Mrs. Scarborough took her by the arm and pulled her farther to the side. “You know, Nettie doesn’t have much more time,” she said in hushed tones. “Perhaps, you should think of doing it sooner instead of later.”
“Yes, ma’am. We know. But I’ve just gotten out of nursing school, and I want to work for a while first.” Darcy knew her reply was lame, but what else could she say?
Bill came to her rescue. “You’ll excuse me, Miz Scarborough, if I steal my fiancée away.”

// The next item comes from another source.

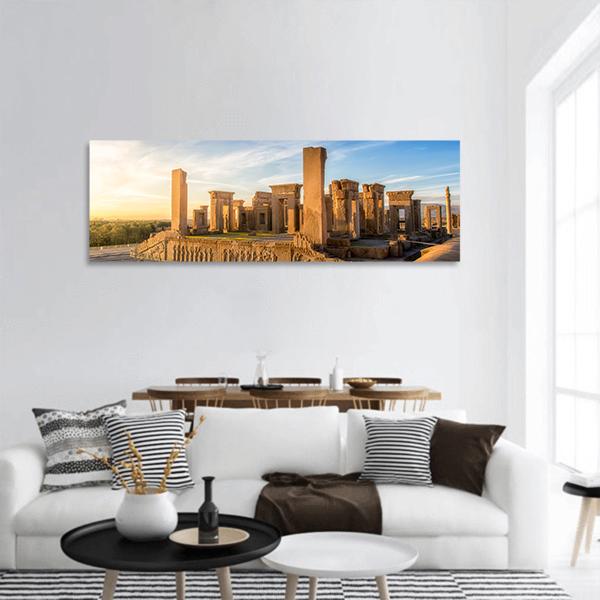 Persepolis Ruins at Golden Hour Panoramic Canvas Wall Art in beige, gold and blue, single panel hung on a wall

“You’re excused for now. But I will not forgive you if you don’t set a date, and soon. Your momma needs to see you married and settled.”
“Yes, ma’am, I know. But, I’m going to be busy with several training schools for the next few months, so we won’t be able to schedule anything until I’m done.”
“Until you’re finished with them,” Mrs. Scarborough corrected. “You’re only done if you’ve been baking at 350 degrees for about five hours like a turkey,” she added.
“Yes, ma’am. When I’m finished.” Bill steered Darcy across the room.
“I’m sorry,” he whispered quietly into Darcy’s ear. “I hadn’t expected the news to spread like wildfire. I could throttle Earline.”
Darcy turned and whispered back. “It’s all right. We should have asked your mother to keep it quiet.” Then she stopped. “But, that would have been unfair to her.”
“Yeah,” Bill said. “I should’ve straightened it all out last night.” Then he looked across the room to where his mother was seated regally in a chair, her attendant guests surrounding her.
No, he was glad he’d given her these few moments of pleasure. He and Darcy could pretend to have a falling-out later. He did have that long string of specialty schools coming up. It would be a perfect reason for the engagement not to work out.
Then he looked at Darcy, smiling down at Chrissy, Earline’s youngest. It might be a perfect excuse, but everybody’d think he was a damned fool to let a keeper like Darcy get away.
Too bad she wasn’t really his to lose.
DARCY’S FACE hurt from smiling so much, and it was still early in the party as far as she could tell. There were mounds of food on the table, and the huge sheet cake that Lougenia had baked and decorated herself had yet to be cut. It was going to be a long evening.